The funders are asking societies to propose specific ideas, but are particularly welcoming proposals that make peer review reports more useful, for example through standardised summaries, or that develop overlay or curation journals using content published elsewhere, such as on preprint servers.

Ultimately, the funders want to help make more research outputs openly available, and more of the most important research outputs easy to find.

“Because everyone is time-poor, what we really need is people to curate the articles and identify which are the best,” Robert Kiley, head of open research at the Wellcome Trust, told Research Professional News.

This could have benefits for the authors as well as the readers, he suggested. “If there was a way of getting a badge from a learned society to say ‘this was an innovative study’ or ‘great use of data’, then you could reference that in a grant application.”

Projects under the scheme would aim to harness society members’ collective expertise to help readers sort the wheat from the chaff of journal articles. “We’ve always thought the real strength of learned societies is their membership,” Kiley said.

Kiley expects about six grants to be awarded, depending in part on how much money each successful application requests. The awards are intended to be a one-off scheme, but Kiley did not rule out an extension.

“If we are inundated with high-quality applications, I think we could consider extending the scheme,” he said. There may be potential to involve other research funders, he added.
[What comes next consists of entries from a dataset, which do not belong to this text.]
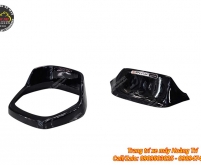 Ốp đèn pha và mão Stylo 160 kiểu Thái - LBS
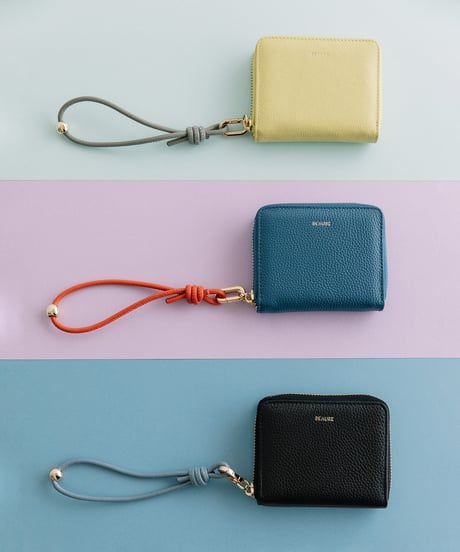 新品未使用　ビュレ　ゴブランウォレット BEAURE OFFICIAL STORE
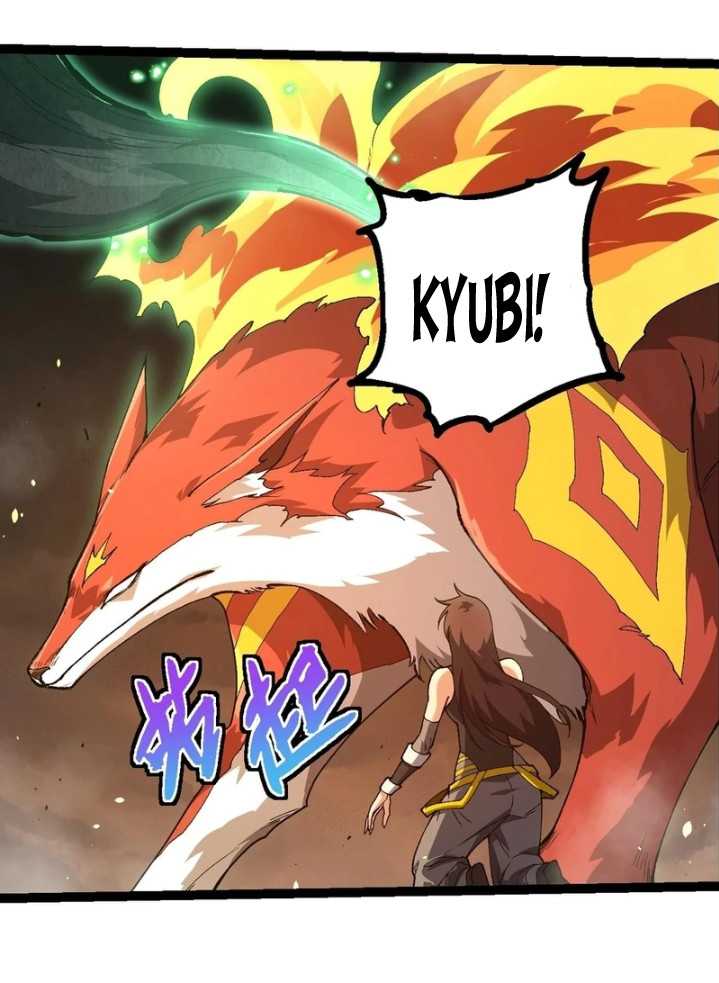 Evolution Begins With A Big Tree Chapter 368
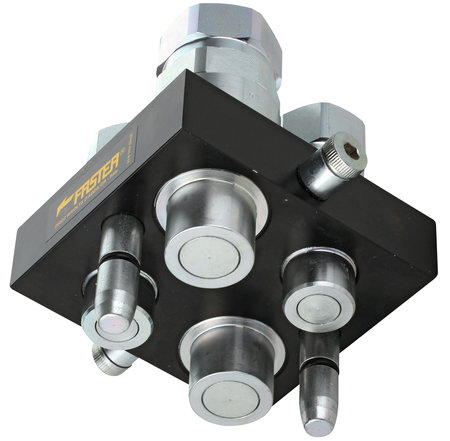 MULTIFASTER MULTIPIKALIITIN X4 MOBILE - Ryhmäpikaliittimet - 2P5104AMC - 1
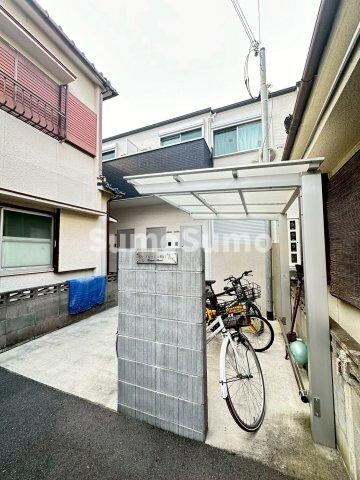 物件外観写真2　(建物外観を気になさる方へ、見た目の良い物件です)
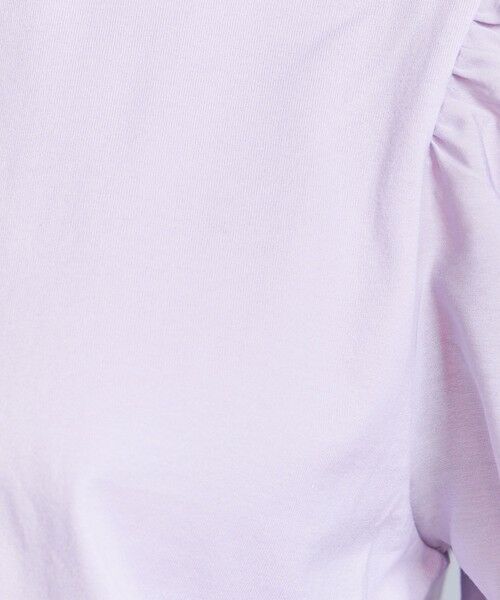 BEAUTY&YOUTH UNITED ARROWS / ビューティ&ユース ユナイテッドアローズ カットソー | 【WEB限定】ボリュームスリーブカットソー -ウォッシャブル- | 詳細21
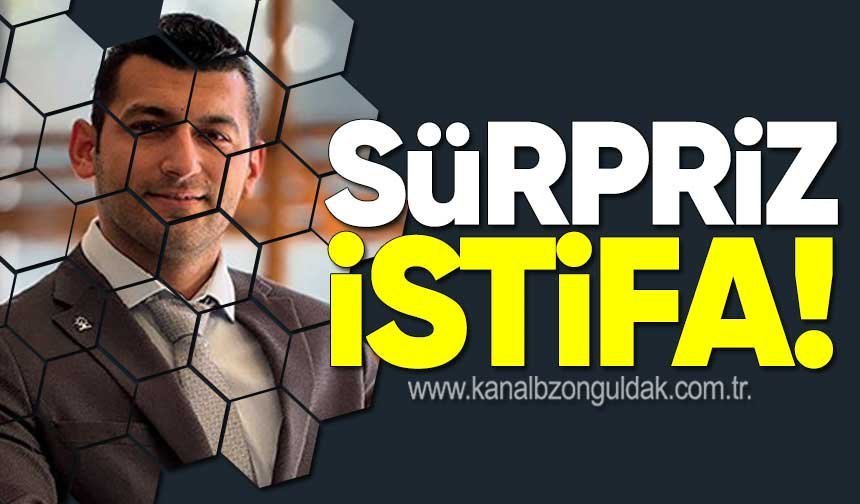 Burak Erol Görevinden Ayrıldı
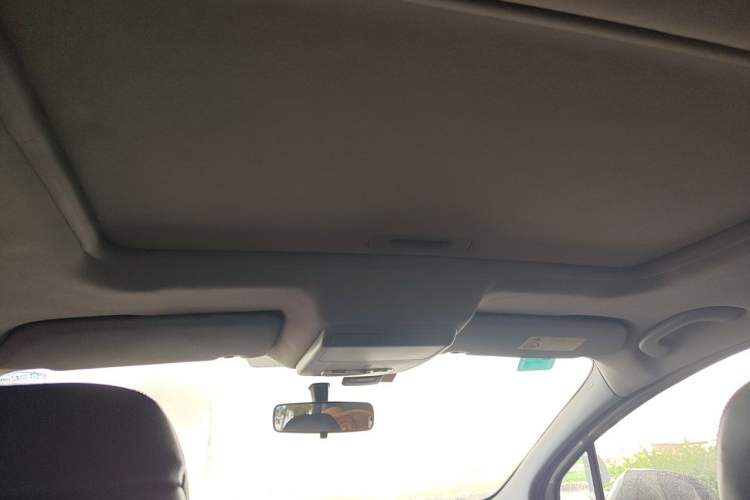 Used Peugeot 3008 2013 2.0L Automatic Trend Edition Headliner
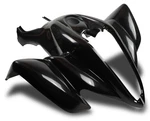 New Yamaha Yfm 350 Raptor 04-13 Black Plastic Front Fender. Fixed Price $419.99.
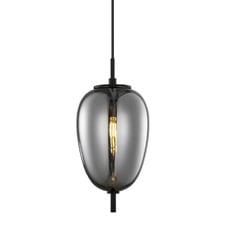 Nahia Drop Iron Pendant Light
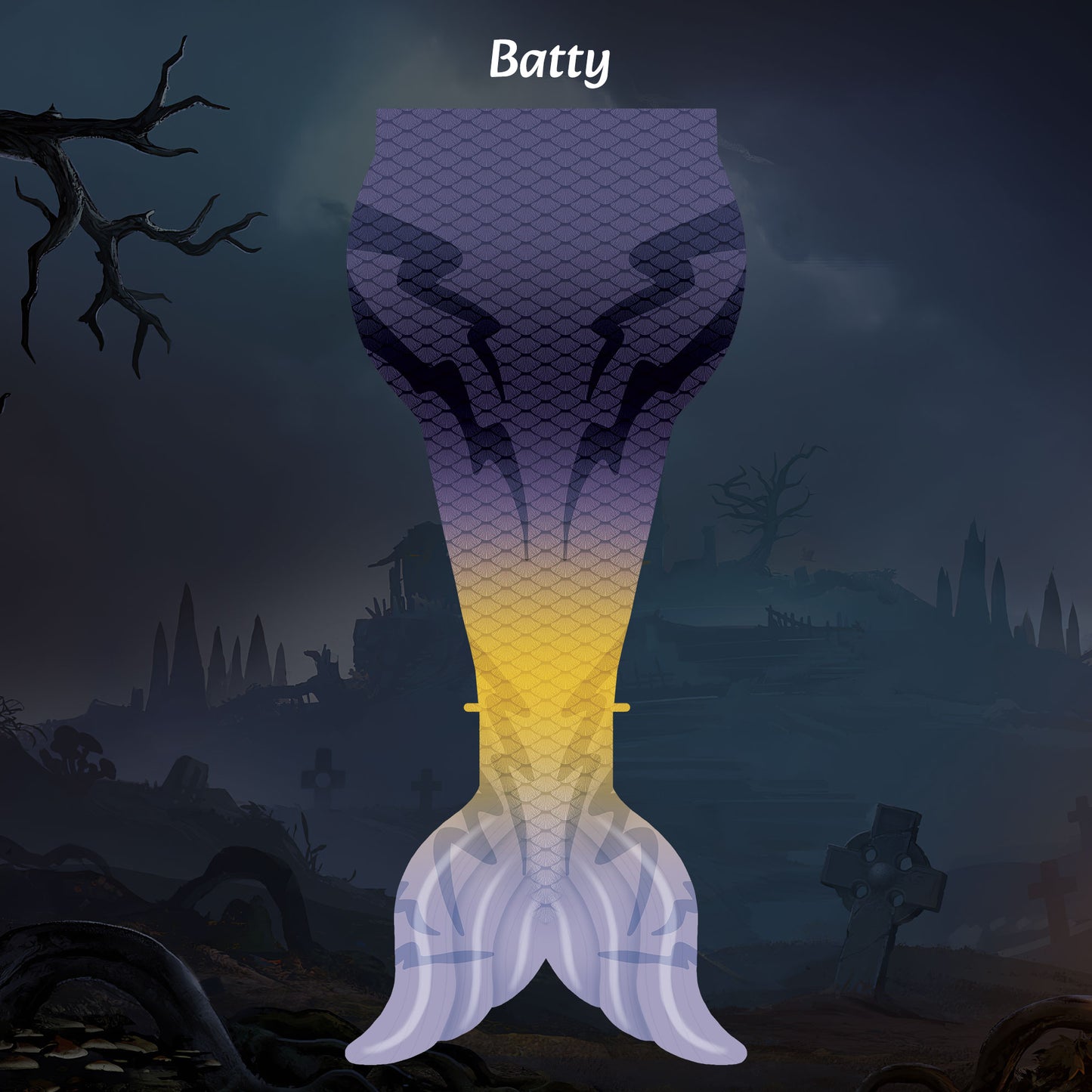 All Hallows Eve Tetra - Batty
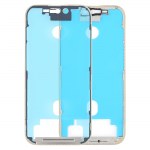 Front Bezel Frame with Adhesive Tape for iPhone 16 Pro
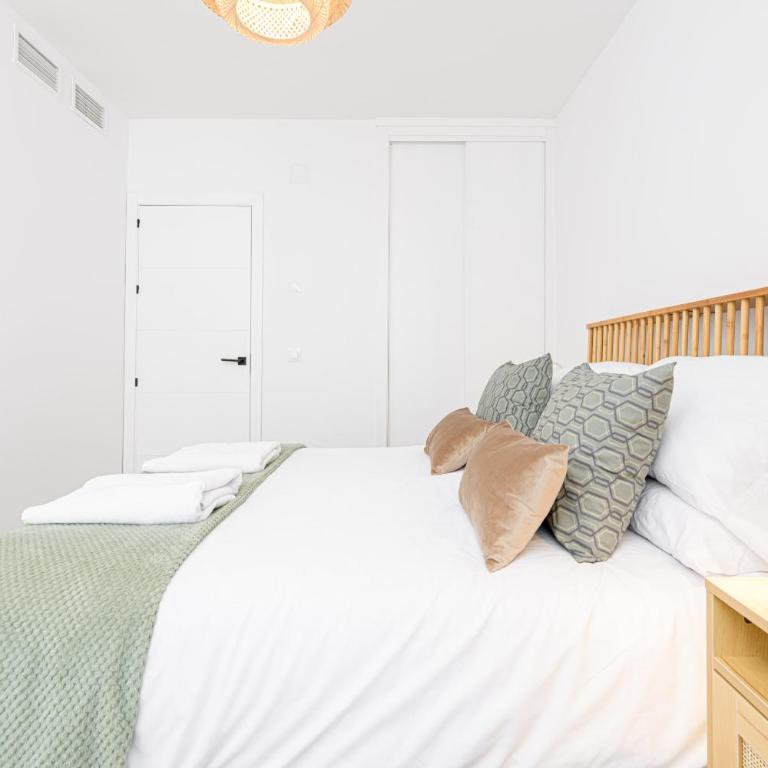 WintowinRentals Al-Mansa Céntrico y Silencioso - Two-Bedroom Apartment - 28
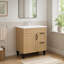 Freestanding Standard With Ceramic Top-742990046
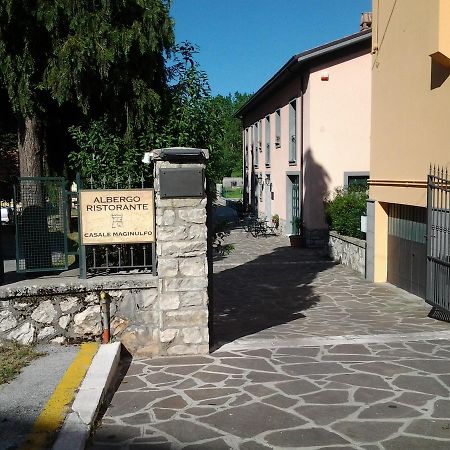 Casale Maginulfo Otel Roccamandolfi Dış mekan fotoğraf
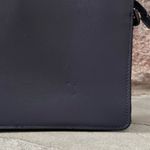 Coach Signature Chain Crossbody Bag COLOR: Navy / Pewter Photo 11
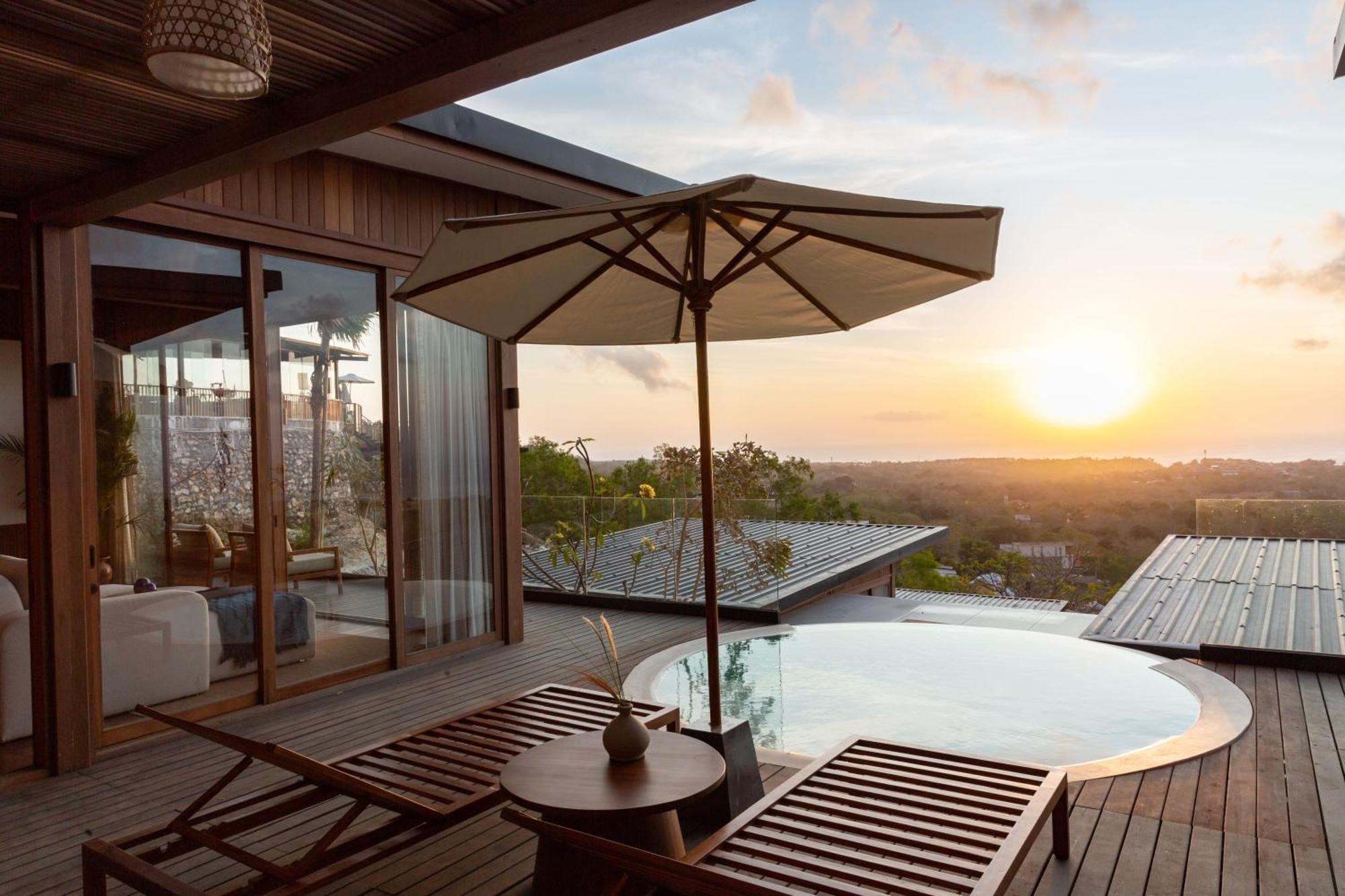 Ocean View Villas By Gruen Uluwatu Zewnętrze zdjęcie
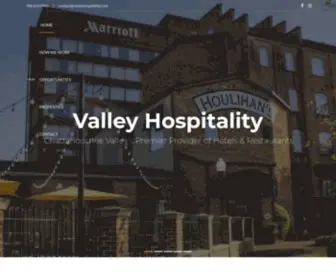 Valleyhospitality.com(Columbus, GA Jobs at Valley Hospitality) Screenshot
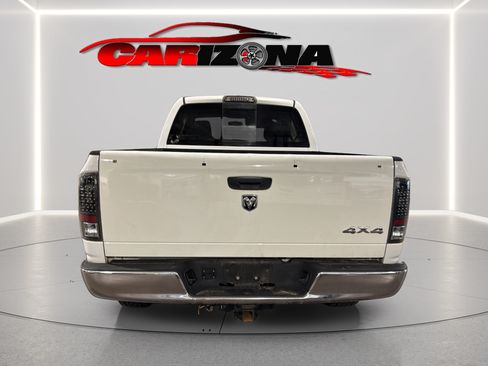 Used 2008 Dodge Ram 1500 Truck SLT AWD/4WD image 8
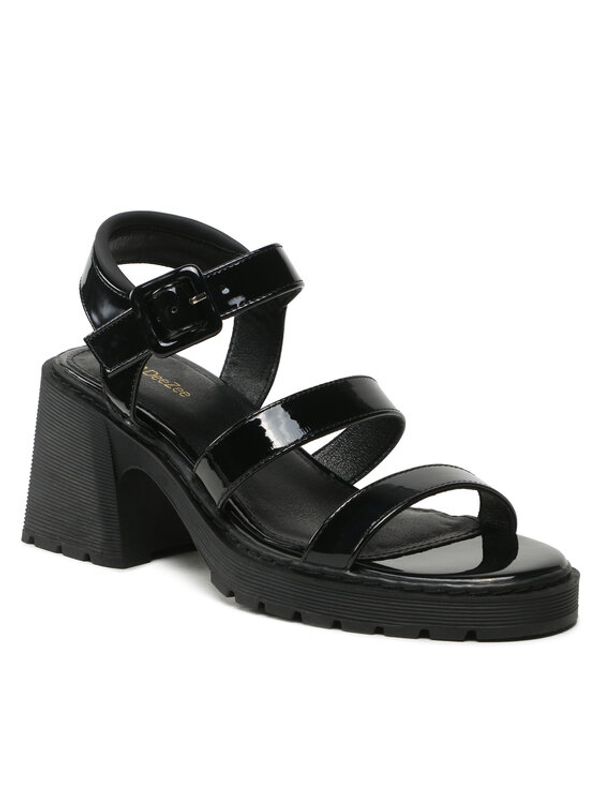 DeeZee DeeZee Сандали YA2309-2 Черен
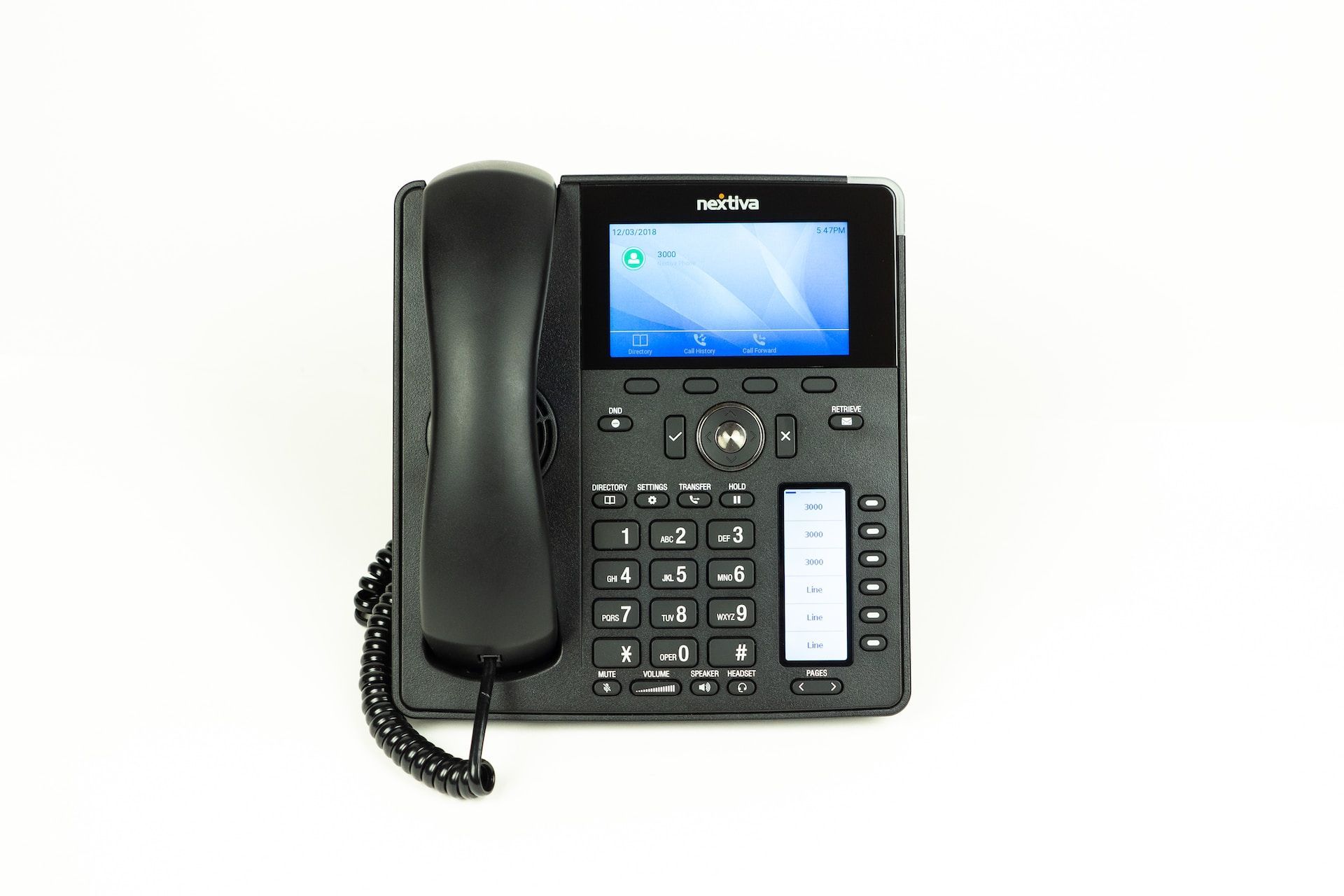 VoIP. Business phone. Ooma phone service. Ooma authorized service provider.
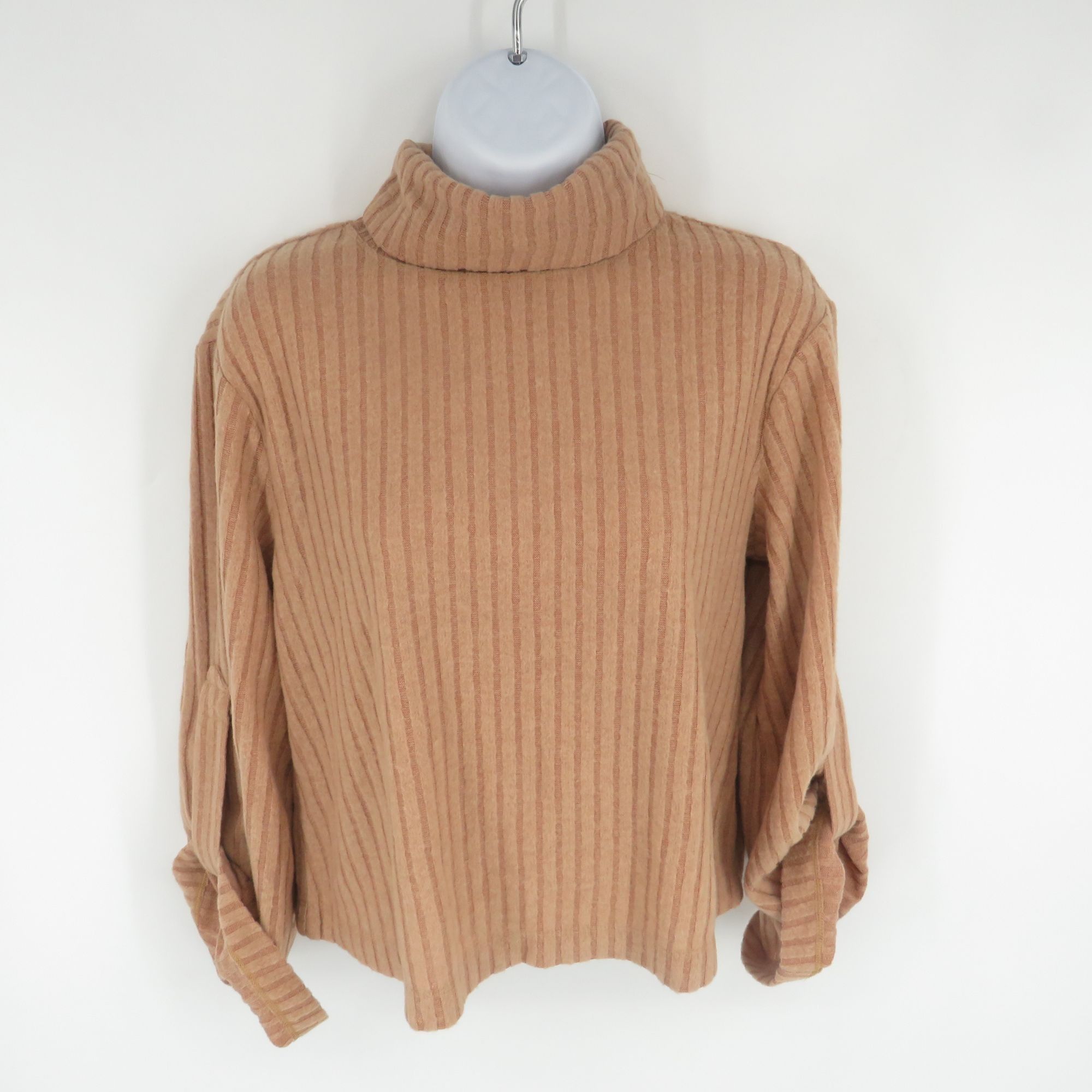 Other THE LIMITED Petite XS Rib Hacci Knit Turtleneck NWT $69 Size XS / US 0-2 / IT 36-38 - 1 Thumbnail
Funding can cover costs including salaries, development and computation. Societies that already publish journals must have published articles supported by one of the two funders within the past two years. They must also offer a publishing option that is compliant with the Plan S open-access initiative, which Wellcome is signed up to.

Under Plan S, funders will require researchers to make their work openly available immediately from 2021. Kiley said on Twitter that applicants must publish a statement indicating how researchers would be able to choose a compliant publishing option once Plan S kicks in.

Applications for the awards are due by 20 April. The scheme is open to learned societies around the world, although the lead applicant cannot be based in China.